Key Data: Transaction vol ~$41B; 845k Daily Active Addresses (highest since Sept).

Actionable Insight: Price drops accompanied by spikes in user activity can be interpreted as bullish divergences.


29:56 - Bitcoin MVRV: A Historic Opportunity Signal?

The Market Value to Realized Value (MVRV) ratio, aka the metrics that shows whether the average trader during a certain timeframe is in profit or not, is at its lowest point since January 2023—the bottom of the last bear cycle. This confirms average holders are deep underwater. Mathematically, buying when the 365-day MVRV is this low historically yields the best long-term risk-reward returns.

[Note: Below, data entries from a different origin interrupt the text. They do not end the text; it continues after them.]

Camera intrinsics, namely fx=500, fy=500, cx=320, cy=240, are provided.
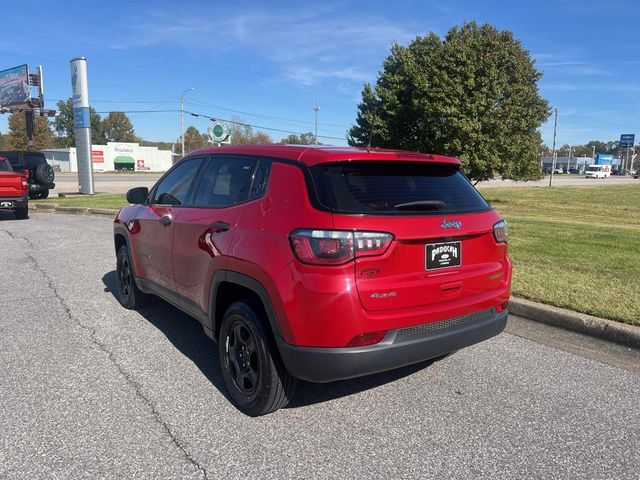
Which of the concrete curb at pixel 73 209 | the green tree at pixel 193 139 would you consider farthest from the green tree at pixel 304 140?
the green tree at pixel 193 139

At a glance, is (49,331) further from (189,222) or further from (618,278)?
(618,278)

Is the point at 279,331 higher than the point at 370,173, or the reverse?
the point at 370,173

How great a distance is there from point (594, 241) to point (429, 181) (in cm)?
740

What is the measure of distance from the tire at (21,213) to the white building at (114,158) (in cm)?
7260

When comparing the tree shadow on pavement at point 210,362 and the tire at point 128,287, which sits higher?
the tire at point 128,287

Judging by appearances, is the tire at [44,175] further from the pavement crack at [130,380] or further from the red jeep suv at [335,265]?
Answer: the red jeep suv at [335,265]

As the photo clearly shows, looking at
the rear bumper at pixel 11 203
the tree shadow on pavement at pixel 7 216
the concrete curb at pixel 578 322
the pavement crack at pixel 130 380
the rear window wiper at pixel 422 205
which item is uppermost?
the rear window wiper at pixel 422 205

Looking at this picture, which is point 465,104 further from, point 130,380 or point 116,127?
point 116,127

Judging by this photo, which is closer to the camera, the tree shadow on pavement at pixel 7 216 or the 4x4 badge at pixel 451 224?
the 4x4 badge at pixel 451 224

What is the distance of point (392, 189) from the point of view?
125 inches

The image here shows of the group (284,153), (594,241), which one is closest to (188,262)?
(284,153)

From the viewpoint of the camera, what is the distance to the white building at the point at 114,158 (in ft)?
277

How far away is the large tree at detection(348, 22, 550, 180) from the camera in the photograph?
18281mm

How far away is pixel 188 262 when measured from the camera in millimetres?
3965
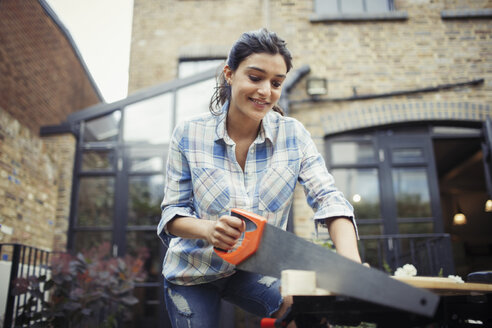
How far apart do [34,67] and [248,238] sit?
7500mm

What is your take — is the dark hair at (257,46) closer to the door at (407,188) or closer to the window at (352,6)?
the door at (407,188)

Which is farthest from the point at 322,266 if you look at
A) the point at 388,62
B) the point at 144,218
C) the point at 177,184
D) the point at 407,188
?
the point at 388,62

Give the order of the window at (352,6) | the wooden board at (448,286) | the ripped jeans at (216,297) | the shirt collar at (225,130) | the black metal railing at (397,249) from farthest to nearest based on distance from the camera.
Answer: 1. the window at (352,6)
2. the black metal railing at (397,249)
3. the shirt collar at (225,130)
4. the ripped jeans at (216,297)
5. the wooden board at (448,286)

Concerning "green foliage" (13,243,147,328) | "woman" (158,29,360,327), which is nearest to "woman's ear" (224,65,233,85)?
"woman" (158,29,360,327)

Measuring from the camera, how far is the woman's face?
1658mm

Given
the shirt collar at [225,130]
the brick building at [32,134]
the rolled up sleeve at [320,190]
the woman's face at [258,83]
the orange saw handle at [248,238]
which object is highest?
the brick building at [32,134]

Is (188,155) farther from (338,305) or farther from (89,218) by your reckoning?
(89,218)

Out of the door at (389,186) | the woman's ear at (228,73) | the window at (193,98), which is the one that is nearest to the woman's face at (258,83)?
the woman's ear at (228,73)

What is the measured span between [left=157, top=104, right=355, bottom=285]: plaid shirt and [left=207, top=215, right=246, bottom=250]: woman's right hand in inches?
12.2

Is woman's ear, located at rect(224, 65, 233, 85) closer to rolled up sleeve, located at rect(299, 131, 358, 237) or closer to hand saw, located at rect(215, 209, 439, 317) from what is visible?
rolled up sleeve, located at rect(299, 131, 358, 237)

Key Data: 365-day MVRV at -31%; lowest level in 3 years.

Actionable Insight: When this metric is at a historic low, the risk-reward ratio is heavily skewed in favor of buyers.

via app.santiment.net

33:51 - Ethereum Deep Dive: Network Growth vs "Blood in Streets"

Ethereum shows extreme divergence: prices are tanking, yet network growth is hitting six-month highs with ~380k new wallets daily. With yearly MVRV at -37%, ETH is in "blood in the streets" territory. This combination of high utility and rock-bottom sentiment suggests ETH is severely undervalued.


Key Data: +380k new ETH wallets/day; 365-day MVRV at -37%.

Actionable Insight: Ethereum looks like a coiled spring. The high usage combined with extreme capitulation in price makes it a prime candidate for a reversal.


39:13 - XRP Analysis: Short-Term Risk vs Long-Term Setup

XRP is a mixed bag. Short-term metrics show limited upside compared to BTC due to its recent resilience, but long-term metrics are promising. With a 365-day MVRV of -36.5%, it is as oversold as the rest of the market, offering potential for those willing to stomach the volatility.


Key Data: Short-term MVRV -8%; Long-term MVRV -36.5%.

Actionable Insight: XRP is a riskier play short-term due to recent recovery, but long-term metrics suggest it is just as undervalued as the rest of the market.

Conclusion

The data shows fear is high, leverage is gone, and prices are undervalued. While risks remain, on-chain signals like MVRV and negative funding rates suggest a recovery is likely.